LXXIV. Concluidas estas cosas, siguiendo las veredas más acomodadas que pudo según la calidad del terreno, abarcando catorce millas, dio traza cómo se hiciesen otras fortificaciones semejantes, vueltas a la otra banda contra les enemigos de fuera, para que ni aun con mucha gente, si llegase el caso de su retirada, pudiesen acordonar las guarniciones de las trincheras, y también porque no se viesen obligados a salir de ellas con riesgo, manda que todos hagan provisión de pan y heno para treinta días.
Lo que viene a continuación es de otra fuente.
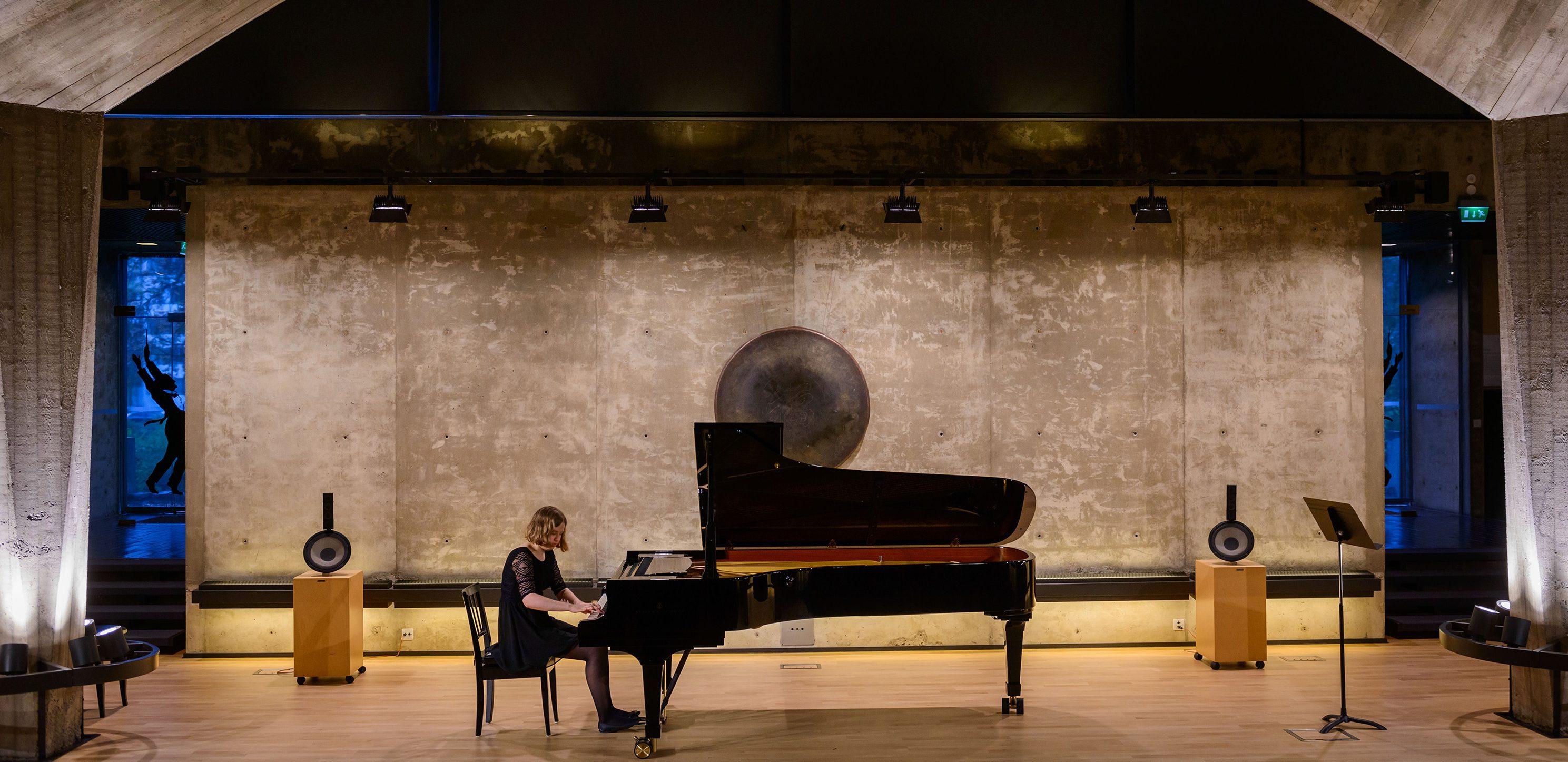 Valokuvassa tyttö soittaa konserttiflyygeliä Sibelius-museossa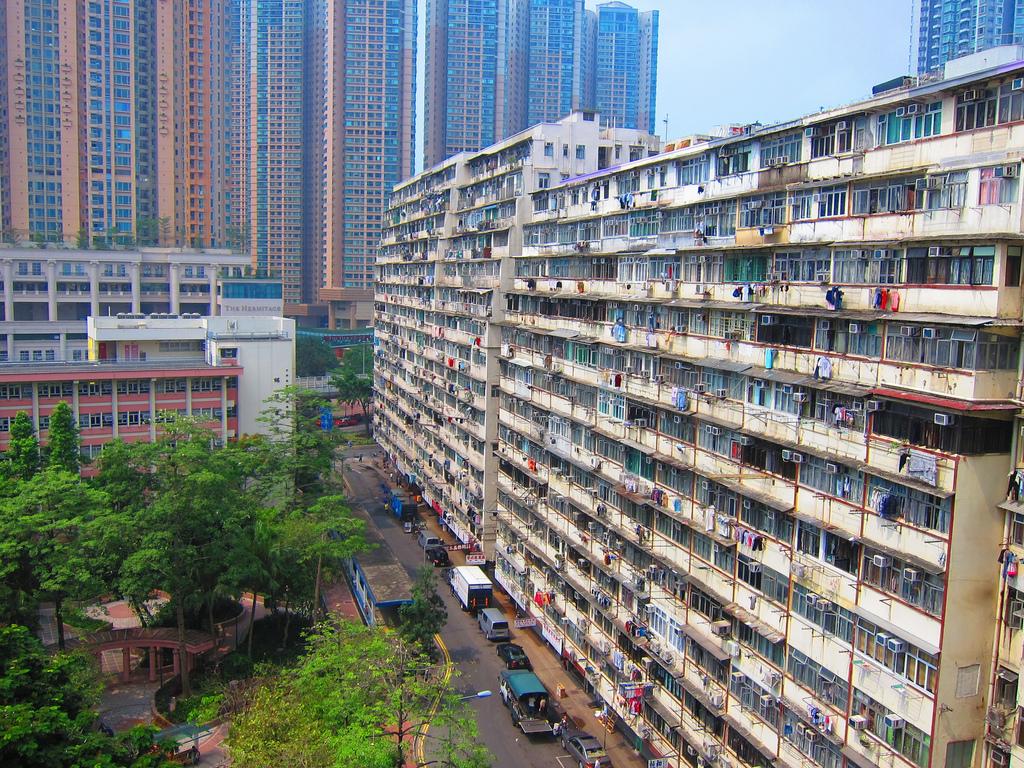 Snapshot: Hong Kong's Decaying Apartments | Bending Borders
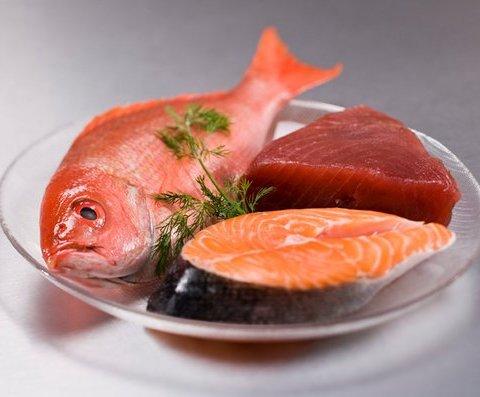 Mua cá, nên chọn những con mình cứng, mang đỏ tươi. Ảnh: HEalth.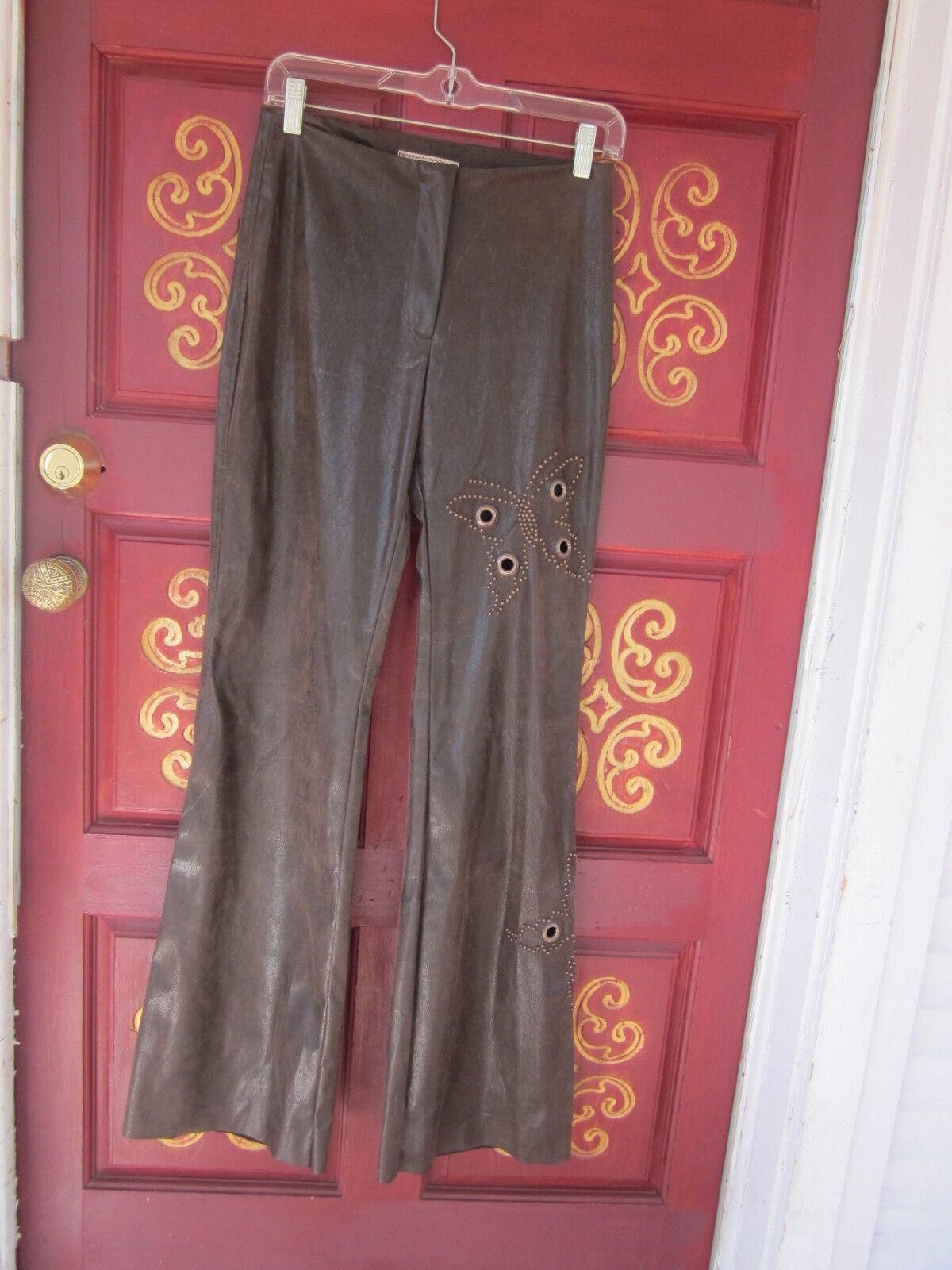 Very Hippy look faux leather w Butterfly grommets design on leg France Größe 4-6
LXXV. Mientras iban así las cosas en Alesia, los galos, en una junta de grandes, determinan, no lo que pretendía Vercingetórige, que todos los que fuesen de armas tomar se alistasen, sino que cada nación contribuyese con cierto número de gente; temiendo que con la confusión de tanta chusma, no les sería posible refrenar ni distinguir a los suyos, ni hallar medio de abastecerse. A los eduos y a sus dependientes los segusianos, ambivaretos, aulercos branovices y branovíos echan la cuota de treinta y cinco mil hombres; igual número a los alvernos y a sus vasallos, que solían ser los eleuteros de Caors, los gabalos y velaunos; a los sens, los sequanos, los de Berri, del Santonge, de Rodes, de Chartres doce mil; a los beoveses diez mil; otros tantos a los lemosines; cada ocho mil a los de Poitiers, de Turs, París y helvios; a los de Soisons, a los amienses, los metenses, los perigordenses, nervios, morinos, nitióbriges a cinco mil; otros tantos a los aulercos de Maine; cuatro mil a los de Artois; a los belocases, lisienses, eulercos eburones cada tres mil; a los rauracos y boyos treinta mil; a seis mil a todas las merindades de la costa del Océano, llamadas en su lenguaje armóricas, a que pertenecen los cornuaille, de Renes, los ambibaros, caletes, osismios, vaneses y únelos. De éstos los beoveses sólo rehusaron contribuir con su cuota, diciendo querían hacer la guerra a los romanos por sí y como les pareciese, sin dependencia de nadie; no obstante, a ruego de Comió y por su amistad, enviaron dos mil hombres.